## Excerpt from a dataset
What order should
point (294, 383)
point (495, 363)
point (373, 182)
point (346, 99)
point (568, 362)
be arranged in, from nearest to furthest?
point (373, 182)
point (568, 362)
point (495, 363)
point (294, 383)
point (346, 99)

## TASK TO CARRY OUT
Print the material above line for line, without changing a single character.

## WORKED ANSWER
What order should
point (294, 383)
point (495, 363)
point (373, 182)
point (346, 99)
point (568, 362)
be arranged in, from nearest to furthest?
point (373, 182)
point (568, 362)
point (495, 363)
point (294, 383)
point (346, 99)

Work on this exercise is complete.